Los momentos en los que esta parte de la película –que se corre del tono épico para sostener el individualismo a ultranza de Dumas, pero sin profundizar demasiado en esa característica solitaria- logra salirse de sus propios límites es con el biógrafo Ricardo Cufré. No tanto por su fascinación por Dumas, sino porque se corre de la idolatría por el personaje para encontrar su anclaje en los actos y en los elementos. Es en Cufré donde aparece el apasionamiento que uno supone que guiaba a Dumas. Hay que verlo cuando entra al Museo donde está el Legh II y le dice, como si se tratara de una persona, “20 años sin vernos, hermano”. Pasión que vuelve en el recuerdo de Manolo Campos, el constructor que va a recuperar los restos desguazados del Legh II, diciéndole “Te vamos a curar”. O en el propio Cufré cuando entra por primera vez a ver el barco por dentro y se maravilla aún más de lo que pudo hacer Dumas con tan poco. Es solo allí que la dimensión biográfica cobra otro volumen, saliendo del aplanamiento de la sucesión de hechos para entrar en otro camino que parece ser más compartido y que dice más de Dumas que la reseña aplicada. Quizás por eso mismo de que Dumas es una figura en sí misma elusiva de los hechos terrestres es que El navegante solitario no consigue todos los objetivos trazados. Como si en el relato Dumas lograra nuevamente eludir la mirada de los otros y sostener el misterio que se empeñan en develar y que no conducen más que a la superficie de las cosas.
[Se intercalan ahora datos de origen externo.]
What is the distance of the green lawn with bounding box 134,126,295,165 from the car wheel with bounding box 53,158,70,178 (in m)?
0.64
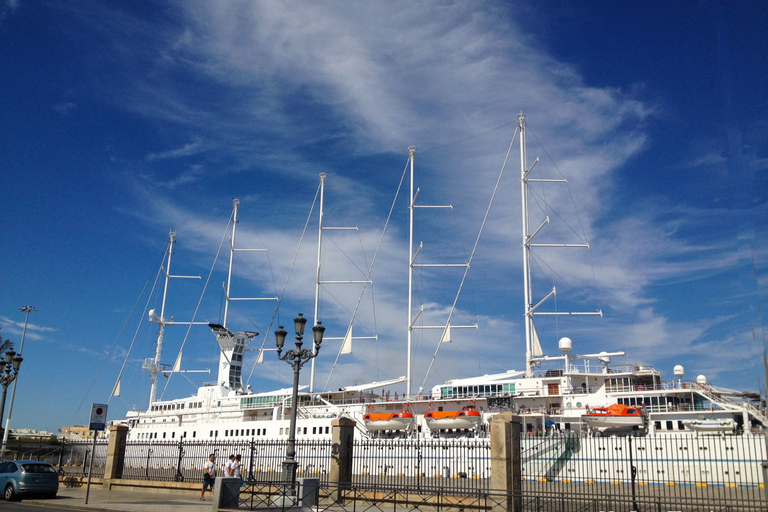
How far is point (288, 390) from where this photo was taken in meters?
50.5

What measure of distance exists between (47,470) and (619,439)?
986 inches

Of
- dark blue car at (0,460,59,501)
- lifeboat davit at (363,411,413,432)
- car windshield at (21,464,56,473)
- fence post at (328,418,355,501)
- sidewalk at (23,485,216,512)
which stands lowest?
sidewalk at (23,485,216,512)

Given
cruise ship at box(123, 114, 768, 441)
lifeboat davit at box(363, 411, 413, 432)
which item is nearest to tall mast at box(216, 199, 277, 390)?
cruise ship at box(123, 114, 768, 441)

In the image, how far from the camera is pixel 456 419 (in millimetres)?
35688

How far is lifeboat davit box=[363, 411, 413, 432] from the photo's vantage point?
38062 mm

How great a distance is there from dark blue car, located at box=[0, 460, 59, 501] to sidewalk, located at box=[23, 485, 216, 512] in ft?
1.19

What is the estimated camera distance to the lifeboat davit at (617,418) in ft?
99.6

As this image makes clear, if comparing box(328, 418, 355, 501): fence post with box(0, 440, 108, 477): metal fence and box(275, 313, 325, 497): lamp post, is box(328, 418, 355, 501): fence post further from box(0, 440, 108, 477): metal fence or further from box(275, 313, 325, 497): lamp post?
box(0, 440, 108, 477): metal fence

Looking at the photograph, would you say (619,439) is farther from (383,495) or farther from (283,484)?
(283,484)

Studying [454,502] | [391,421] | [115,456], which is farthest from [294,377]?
[391,421]

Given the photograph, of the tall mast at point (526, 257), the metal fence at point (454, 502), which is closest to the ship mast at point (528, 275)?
the tall mast at point (526, 257)

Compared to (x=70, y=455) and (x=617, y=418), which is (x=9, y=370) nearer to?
(x=70, y=455)

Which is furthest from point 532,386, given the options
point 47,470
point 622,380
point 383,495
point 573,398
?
point 47,470

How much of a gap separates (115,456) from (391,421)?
16669 millimetres
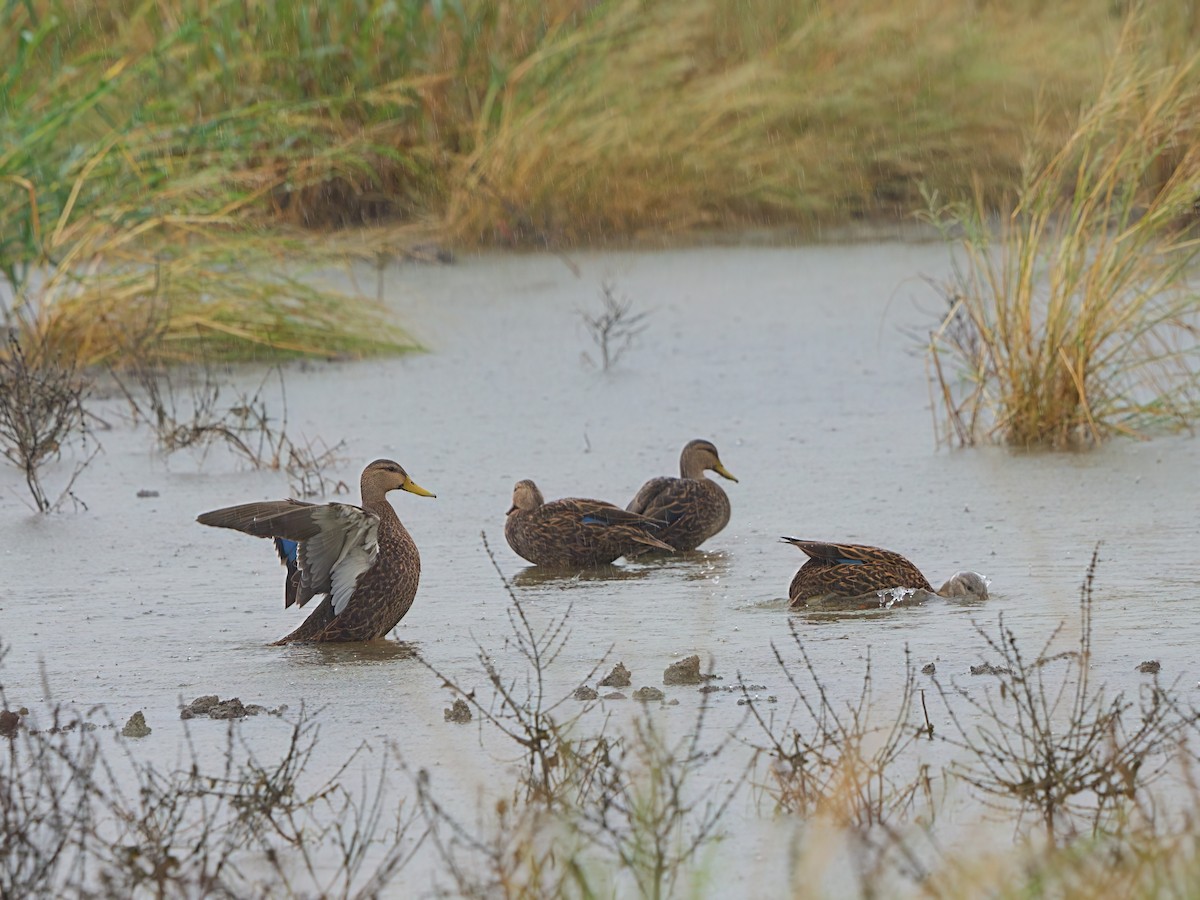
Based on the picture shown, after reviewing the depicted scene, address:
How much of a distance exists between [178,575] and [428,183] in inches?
289

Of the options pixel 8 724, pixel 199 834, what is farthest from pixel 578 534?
pixel 199 834

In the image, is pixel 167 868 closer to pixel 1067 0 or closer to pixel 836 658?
pixel 836 658

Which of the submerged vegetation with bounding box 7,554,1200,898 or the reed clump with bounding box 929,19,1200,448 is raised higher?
the reed clump with bounding box 929,19,1200,448

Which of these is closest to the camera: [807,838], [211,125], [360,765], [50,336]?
[807,838]

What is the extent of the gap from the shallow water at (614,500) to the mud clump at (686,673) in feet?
0.13

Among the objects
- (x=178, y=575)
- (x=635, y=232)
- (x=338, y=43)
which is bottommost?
(x=178, y=575)

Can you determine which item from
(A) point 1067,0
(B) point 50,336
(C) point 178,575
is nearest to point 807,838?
(C) point 178,575

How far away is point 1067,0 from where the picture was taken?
14453mm

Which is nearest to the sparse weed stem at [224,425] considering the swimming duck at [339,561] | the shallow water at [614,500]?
the shallow water at [614,500]

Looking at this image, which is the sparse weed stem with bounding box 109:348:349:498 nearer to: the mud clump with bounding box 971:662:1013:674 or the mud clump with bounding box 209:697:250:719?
the mud clump with bounding box 209:697:250:719

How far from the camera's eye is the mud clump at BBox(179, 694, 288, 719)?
13.8 ft

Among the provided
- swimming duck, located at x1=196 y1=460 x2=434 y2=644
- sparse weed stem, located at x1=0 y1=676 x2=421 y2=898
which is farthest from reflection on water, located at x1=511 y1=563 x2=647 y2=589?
sparse weed stem, located at x1=0 y1=676 x2=421 y2=898

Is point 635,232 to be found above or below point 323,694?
above

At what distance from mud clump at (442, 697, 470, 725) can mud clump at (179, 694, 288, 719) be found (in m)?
0.33
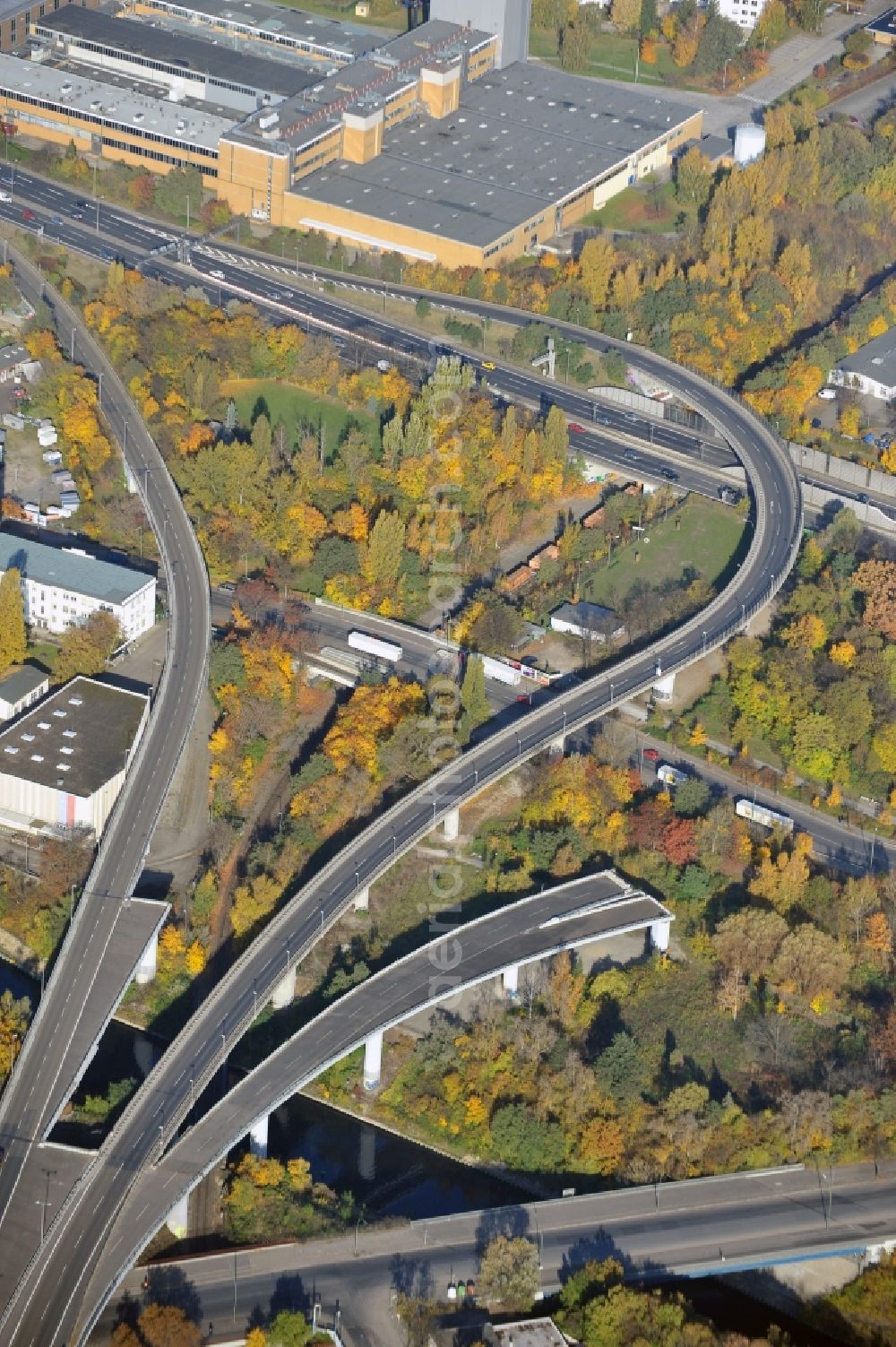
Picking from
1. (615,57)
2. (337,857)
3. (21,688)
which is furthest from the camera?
(615,57)

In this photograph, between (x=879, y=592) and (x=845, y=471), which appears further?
(x=845, y=471)

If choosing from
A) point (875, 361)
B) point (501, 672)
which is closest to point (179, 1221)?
point (501, 672)

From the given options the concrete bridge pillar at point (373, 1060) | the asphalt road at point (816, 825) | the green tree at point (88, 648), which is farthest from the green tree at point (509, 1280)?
the green tree at point (88, 648)

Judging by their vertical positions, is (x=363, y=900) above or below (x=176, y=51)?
below

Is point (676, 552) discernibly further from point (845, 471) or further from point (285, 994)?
point (285, 994)

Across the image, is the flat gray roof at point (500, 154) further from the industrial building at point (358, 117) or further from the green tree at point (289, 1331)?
the green tree at point (289, 1331)

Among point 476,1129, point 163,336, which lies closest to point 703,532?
point 163,336

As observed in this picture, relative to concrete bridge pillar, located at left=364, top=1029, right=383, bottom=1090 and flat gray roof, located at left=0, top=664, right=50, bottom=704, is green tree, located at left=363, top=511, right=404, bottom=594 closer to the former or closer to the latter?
flat gray roof, located at left=0, top=664, right=50, bottom=704

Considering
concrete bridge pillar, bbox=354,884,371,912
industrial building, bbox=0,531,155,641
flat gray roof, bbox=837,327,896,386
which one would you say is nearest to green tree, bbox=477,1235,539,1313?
concrete bridge pillar, bbox=354,884,371,912
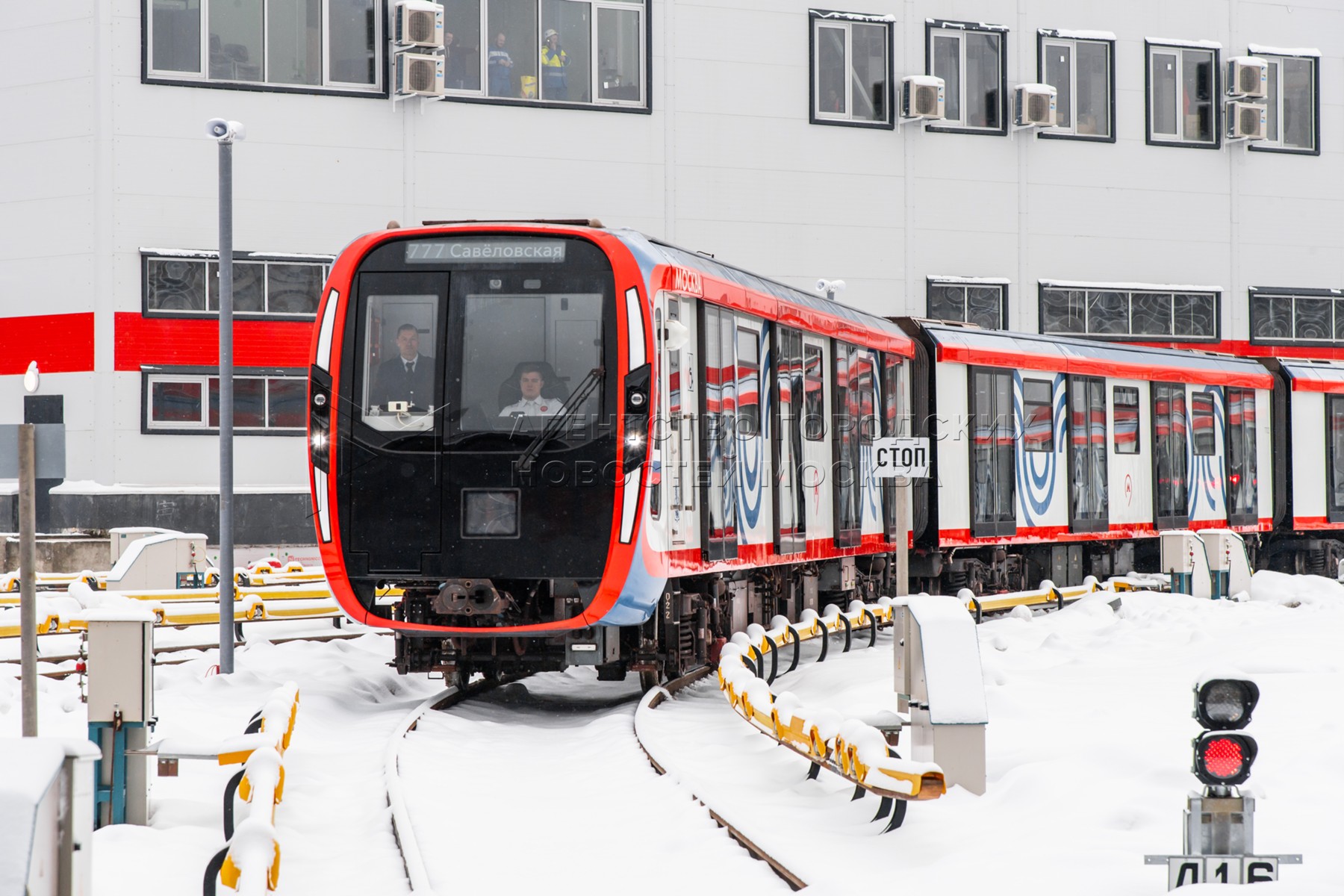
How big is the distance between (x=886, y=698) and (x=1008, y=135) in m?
22.0

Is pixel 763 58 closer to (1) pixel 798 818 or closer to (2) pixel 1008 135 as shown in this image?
(2) pixel 1008 135

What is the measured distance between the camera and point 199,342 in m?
25.9

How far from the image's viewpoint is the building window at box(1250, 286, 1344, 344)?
33.1 m

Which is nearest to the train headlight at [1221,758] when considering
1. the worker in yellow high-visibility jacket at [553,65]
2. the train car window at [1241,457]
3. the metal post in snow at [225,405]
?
the metal post in snow at [225,405]

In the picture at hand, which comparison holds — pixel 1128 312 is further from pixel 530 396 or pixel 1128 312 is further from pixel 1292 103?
pixel 530 396

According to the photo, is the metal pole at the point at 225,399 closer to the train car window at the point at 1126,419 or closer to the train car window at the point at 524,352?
the train car window at the point at 524,352

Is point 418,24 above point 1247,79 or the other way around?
the other way around

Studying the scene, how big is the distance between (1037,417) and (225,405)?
416 inches

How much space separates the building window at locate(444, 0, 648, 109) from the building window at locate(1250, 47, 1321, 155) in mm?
13678

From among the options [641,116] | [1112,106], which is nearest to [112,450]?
[641,116]

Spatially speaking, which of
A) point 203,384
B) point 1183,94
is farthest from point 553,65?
point 1183,94

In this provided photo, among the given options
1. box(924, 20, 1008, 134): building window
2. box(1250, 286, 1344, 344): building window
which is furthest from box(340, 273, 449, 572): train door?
box(1250, 286, 1344, 344): building window

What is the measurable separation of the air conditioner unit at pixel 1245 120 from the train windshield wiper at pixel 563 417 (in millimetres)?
25306

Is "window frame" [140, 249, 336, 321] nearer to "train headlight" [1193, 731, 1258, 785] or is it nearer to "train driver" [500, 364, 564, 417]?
"train driver" [500, 364, 564, 417]
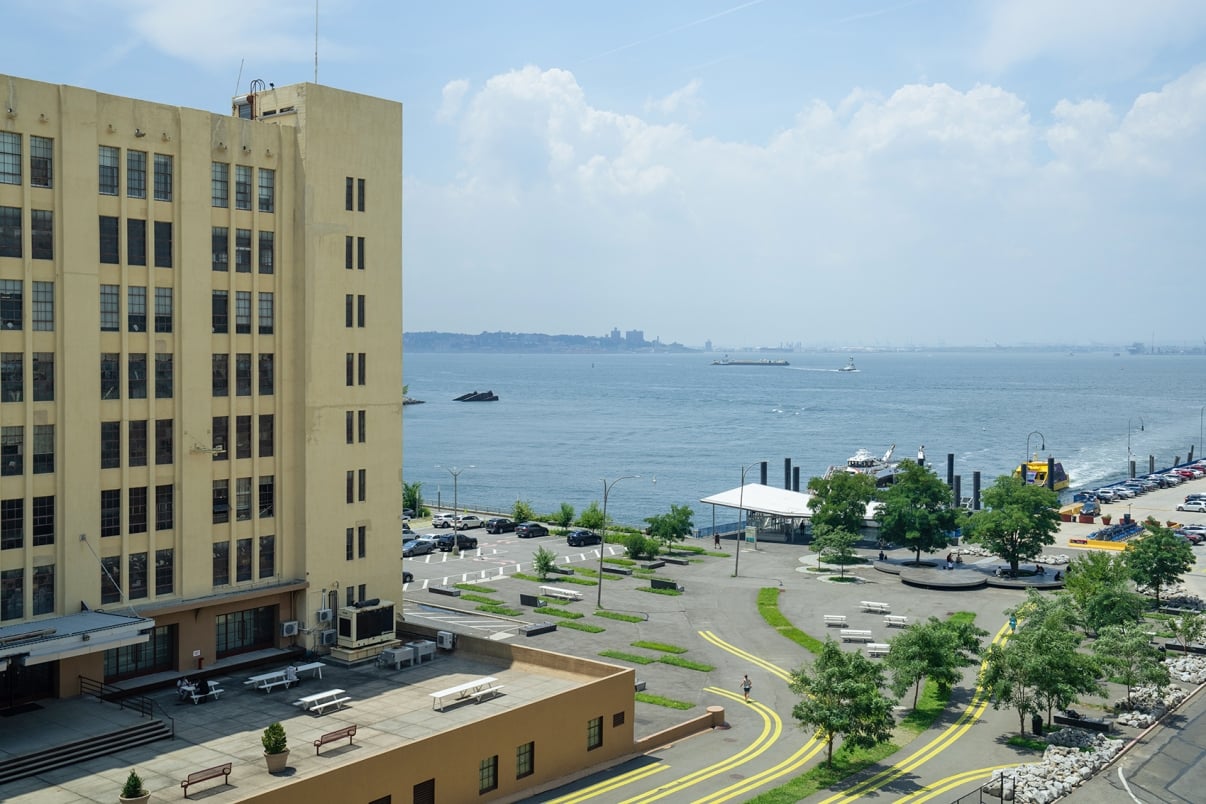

Y. en ese mismo movimiento, seguir siendo una imagen algo difusa, sin un perfil demasiado concreto que el que asoma por algunos instantes y se difumina en el resto.
Calificación: 6/10
El navegante solitario (Argentina, 2019). Guion y dirección: Rodolfo Petriz. Fotografía: Rodrigo Sánchez Mariño: Montaje: Rodolfo Petriz y Rodrigo Sánchez Mariño. Elenco: Marcelo D`Andrea, Luis Petriz, Diego Dumas, Ricardo Cufré, Eduardo Porto. Duración: 108 minutos.